In the left column the modified nucleotides used are described in
more detail.
EXAMPLE 2
[0154] A second round of screening has been performed using the
methodology as described above. The oligonucleotides had two
substitutions and the sequences are provided in FIG. 7.

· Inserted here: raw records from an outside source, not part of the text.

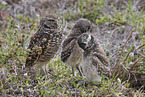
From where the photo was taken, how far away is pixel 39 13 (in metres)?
6.98

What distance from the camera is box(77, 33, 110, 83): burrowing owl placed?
4.04m

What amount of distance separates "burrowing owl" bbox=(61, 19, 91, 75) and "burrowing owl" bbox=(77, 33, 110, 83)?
17 cm

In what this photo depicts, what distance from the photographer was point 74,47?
13.8 ft

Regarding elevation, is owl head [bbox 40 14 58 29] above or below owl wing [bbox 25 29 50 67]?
above

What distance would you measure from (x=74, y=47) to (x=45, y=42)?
23.8 inches

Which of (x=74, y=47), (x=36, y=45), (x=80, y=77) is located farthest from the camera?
(x=80, y=77)

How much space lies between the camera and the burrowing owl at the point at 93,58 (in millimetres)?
4043

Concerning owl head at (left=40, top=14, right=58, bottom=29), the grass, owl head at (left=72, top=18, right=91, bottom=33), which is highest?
owl head at (left=40, top=14, right=58, bottom=29)

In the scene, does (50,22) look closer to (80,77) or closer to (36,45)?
(36,45)

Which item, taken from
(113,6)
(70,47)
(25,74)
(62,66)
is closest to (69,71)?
(62,66)

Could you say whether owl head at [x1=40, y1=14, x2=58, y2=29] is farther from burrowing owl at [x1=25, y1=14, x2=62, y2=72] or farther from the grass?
the grass

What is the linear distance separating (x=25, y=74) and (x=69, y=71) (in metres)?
0.99

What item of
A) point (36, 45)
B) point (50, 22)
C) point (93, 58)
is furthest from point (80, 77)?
point (50, 22)

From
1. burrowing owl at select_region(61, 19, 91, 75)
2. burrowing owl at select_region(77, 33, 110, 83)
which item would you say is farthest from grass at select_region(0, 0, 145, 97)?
burrowing owl at select_region(61, 19, 91, 75)
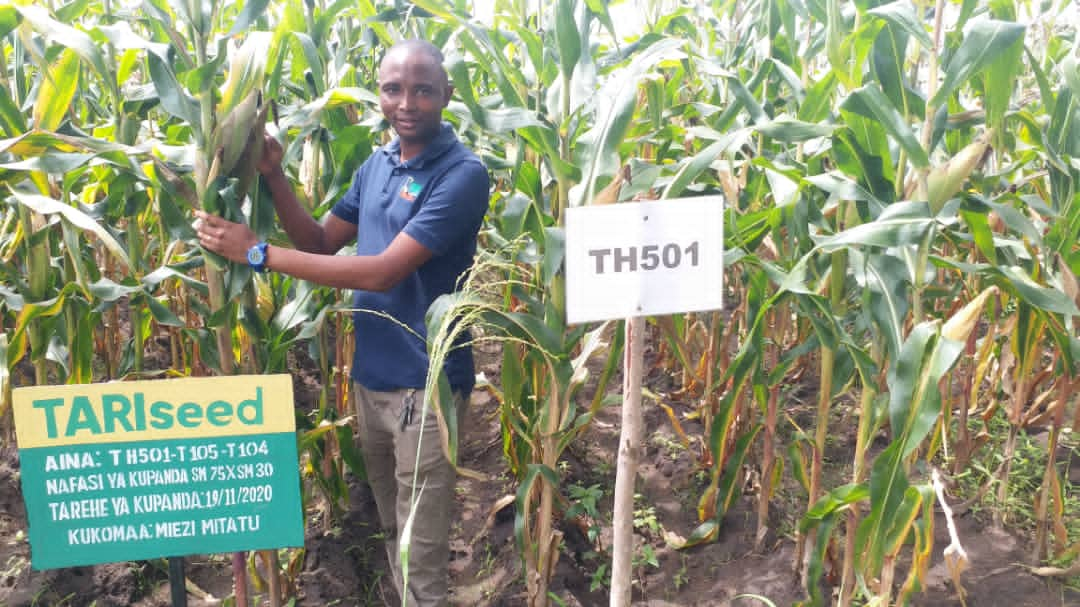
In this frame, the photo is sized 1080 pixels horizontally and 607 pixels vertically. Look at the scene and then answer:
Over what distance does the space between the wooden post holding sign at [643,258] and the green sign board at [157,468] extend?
2.45 feet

[0155] The results of the second round of screening are summarized
in FIG. 8. It has been found that 5-methyl-C (dZ) combined with
7-deza dG (dE) or with 2'-OMe-G (mE) substitution increases the
potency of the inhibitory activity. This can be observed with
oligonucleotide 25077. Furthermore, a deletion of the 5' dT of the
sequence increases the potency of inhibitory activity (comparison
25077 vs. 25064).
[0156] FIG. 9 shows that the 7-deaza inosin substitution increases
the potency of inhibition to (see in particular 25080).

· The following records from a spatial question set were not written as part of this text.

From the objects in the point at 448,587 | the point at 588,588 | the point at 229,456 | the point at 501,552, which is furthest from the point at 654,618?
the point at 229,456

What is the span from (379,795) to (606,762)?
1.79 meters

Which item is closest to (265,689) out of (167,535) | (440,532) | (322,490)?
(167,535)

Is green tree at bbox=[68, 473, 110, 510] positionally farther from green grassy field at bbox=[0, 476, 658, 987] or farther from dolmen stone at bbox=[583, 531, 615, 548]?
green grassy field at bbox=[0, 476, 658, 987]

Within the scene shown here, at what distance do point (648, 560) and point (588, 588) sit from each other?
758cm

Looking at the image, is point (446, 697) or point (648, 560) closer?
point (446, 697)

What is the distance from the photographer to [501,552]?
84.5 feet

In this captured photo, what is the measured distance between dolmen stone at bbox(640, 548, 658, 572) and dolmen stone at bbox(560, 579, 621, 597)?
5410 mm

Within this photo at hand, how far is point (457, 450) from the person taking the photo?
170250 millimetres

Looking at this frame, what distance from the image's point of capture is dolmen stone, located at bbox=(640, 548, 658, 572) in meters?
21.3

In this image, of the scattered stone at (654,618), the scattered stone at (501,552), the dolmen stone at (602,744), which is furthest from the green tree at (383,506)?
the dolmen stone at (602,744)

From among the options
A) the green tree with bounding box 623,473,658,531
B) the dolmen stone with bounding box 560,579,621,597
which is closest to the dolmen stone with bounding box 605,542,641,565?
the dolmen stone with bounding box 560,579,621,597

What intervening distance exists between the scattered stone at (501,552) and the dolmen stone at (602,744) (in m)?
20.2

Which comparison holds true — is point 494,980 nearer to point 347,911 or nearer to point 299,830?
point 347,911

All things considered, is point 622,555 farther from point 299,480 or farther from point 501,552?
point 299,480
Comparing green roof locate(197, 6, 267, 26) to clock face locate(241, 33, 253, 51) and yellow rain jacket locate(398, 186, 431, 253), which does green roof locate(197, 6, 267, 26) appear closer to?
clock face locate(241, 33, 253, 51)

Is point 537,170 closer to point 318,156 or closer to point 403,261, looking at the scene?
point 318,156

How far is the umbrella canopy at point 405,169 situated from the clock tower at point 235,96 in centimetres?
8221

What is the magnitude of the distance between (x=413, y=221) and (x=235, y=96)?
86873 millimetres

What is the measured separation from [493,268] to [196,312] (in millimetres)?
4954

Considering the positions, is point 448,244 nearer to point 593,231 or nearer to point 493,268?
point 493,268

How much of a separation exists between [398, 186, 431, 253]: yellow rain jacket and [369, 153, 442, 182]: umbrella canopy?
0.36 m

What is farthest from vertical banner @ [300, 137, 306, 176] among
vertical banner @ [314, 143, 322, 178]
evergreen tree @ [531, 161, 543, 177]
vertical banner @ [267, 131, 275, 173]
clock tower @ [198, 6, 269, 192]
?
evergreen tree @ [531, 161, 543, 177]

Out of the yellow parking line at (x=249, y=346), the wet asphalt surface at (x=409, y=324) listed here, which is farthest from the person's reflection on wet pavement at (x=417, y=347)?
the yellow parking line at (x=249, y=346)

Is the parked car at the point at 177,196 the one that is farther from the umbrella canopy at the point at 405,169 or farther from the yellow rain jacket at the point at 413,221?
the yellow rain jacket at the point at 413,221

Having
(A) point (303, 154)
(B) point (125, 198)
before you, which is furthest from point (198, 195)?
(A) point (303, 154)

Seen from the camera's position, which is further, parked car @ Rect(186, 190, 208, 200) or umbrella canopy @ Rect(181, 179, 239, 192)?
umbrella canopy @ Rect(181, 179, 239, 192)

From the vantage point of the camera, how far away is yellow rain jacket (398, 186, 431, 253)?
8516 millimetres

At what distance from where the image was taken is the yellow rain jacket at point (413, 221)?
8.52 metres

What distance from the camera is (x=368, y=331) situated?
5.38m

[0157] FIG. 10 shows the effect of a combination of 5-methyl-dC
(dZ) and 7-deza-dG (dE) without the 5' dT. Compound having the
designation 25069 yields the most efficient inhibitory ODN.

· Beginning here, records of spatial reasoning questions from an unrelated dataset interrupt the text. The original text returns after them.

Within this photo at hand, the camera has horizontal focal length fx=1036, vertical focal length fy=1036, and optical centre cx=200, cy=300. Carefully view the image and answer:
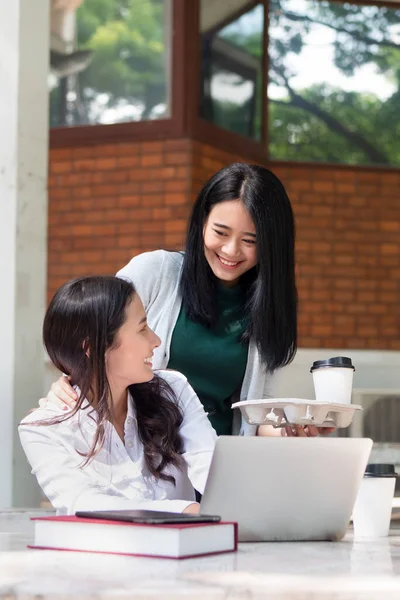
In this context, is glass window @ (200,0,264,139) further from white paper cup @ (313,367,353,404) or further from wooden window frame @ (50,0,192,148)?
white paper cup @ (313,367,353,404)

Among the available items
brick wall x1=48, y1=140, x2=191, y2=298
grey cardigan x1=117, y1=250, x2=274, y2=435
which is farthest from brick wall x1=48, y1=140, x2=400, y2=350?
grey cardigan x1=117, y1=250, x2=274, y2=435

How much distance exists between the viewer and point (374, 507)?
5.05 feet

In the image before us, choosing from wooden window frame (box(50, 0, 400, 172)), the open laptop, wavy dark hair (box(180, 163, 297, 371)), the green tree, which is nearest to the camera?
the open laptop

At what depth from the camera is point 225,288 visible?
222 centimetres

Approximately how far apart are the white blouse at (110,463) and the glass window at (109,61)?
4.67 m

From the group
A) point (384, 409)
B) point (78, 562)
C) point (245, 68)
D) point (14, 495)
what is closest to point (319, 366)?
point (78, 562)

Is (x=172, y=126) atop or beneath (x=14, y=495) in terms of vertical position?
atop

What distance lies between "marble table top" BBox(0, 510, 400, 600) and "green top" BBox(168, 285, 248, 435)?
0.83 meters

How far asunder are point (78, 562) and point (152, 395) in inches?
29.4

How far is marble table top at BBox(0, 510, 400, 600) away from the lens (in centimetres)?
92

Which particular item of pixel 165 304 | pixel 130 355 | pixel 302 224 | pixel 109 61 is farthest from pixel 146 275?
pixel 302 224

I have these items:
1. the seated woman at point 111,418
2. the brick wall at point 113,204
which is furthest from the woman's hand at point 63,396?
the brick wall at point 113,204

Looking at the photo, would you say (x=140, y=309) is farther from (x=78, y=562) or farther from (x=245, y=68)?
(x=245, y=68)

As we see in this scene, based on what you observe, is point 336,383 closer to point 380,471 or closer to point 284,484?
point 380,471
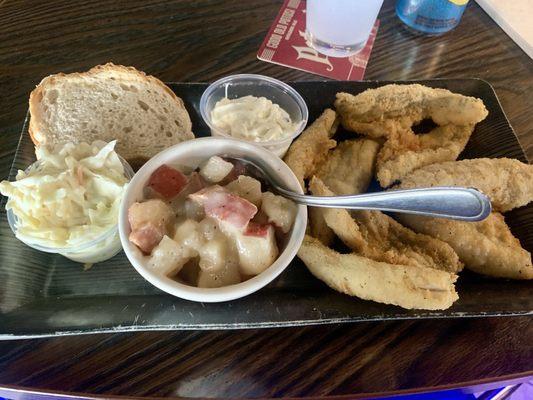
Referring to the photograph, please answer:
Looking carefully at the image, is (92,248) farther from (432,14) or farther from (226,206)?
(432,14)

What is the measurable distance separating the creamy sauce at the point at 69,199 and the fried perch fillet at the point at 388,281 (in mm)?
574

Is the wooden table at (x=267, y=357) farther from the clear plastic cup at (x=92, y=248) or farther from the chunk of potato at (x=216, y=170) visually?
the chunk of potato at (x=216, y=170)

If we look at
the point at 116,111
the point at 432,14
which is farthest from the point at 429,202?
the point at 432,14

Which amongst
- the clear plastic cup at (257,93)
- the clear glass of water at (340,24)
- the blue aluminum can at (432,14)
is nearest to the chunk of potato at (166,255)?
the clear plastic cup at (257,93)

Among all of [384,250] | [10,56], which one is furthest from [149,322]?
[10,56]

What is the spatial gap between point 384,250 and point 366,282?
157 millimetres

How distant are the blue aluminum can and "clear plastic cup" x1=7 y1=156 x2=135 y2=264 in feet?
4.96

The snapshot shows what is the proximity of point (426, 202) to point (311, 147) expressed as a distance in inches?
19.1

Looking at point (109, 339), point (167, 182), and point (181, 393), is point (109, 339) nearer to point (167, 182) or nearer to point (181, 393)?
point (181, 393)

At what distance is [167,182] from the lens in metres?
1.17

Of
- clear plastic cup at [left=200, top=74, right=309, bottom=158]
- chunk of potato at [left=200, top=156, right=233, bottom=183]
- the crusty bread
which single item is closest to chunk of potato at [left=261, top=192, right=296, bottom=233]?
chunk of potato at [left=200, top=156, right=233, bottom=183]

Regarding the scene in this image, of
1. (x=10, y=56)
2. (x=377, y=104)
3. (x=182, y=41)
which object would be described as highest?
(x=377, y=104)

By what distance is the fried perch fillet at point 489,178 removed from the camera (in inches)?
53.6

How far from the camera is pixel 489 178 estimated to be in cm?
138
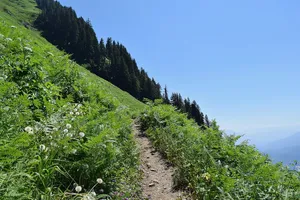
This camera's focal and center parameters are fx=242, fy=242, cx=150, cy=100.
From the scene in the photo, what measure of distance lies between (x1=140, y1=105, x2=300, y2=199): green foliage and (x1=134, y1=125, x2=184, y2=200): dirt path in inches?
11.9

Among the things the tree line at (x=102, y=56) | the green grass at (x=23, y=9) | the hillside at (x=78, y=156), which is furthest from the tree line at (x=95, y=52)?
the hillside at (x=78, y=156)

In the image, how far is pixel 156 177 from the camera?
761 centimetres

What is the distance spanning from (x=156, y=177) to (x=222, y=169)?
2.77 meters

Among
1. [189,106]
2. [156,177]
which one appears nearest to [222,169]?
[156,177]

[0158] FIG. 11 shows the inhibitory effect of short ODNs. 5-Me-C
and deaza-dG/dl increases the potency on TLR9. Insertion of
deaza-dG/dl results in ODN with increased potency on TLR9. Short
inhibitory ODNs inhibit only TLR9, but not TLR7. The 5' extension
as shown in compound 25088 also increases potency when combined
with Dl replacement.
[0159] As conclusion from example 2 the effect of modifications in
the relevant area can be summarized as follows: [0160] All ODN
containing a 5-Methyl-C immediate 5' to G stretch show improved
activity on hLTR9 and mTLR9 cell lines [0161] Most potent base
exchanges at G1 position of G stretch are: [0162] 7-deaza-dG (dE)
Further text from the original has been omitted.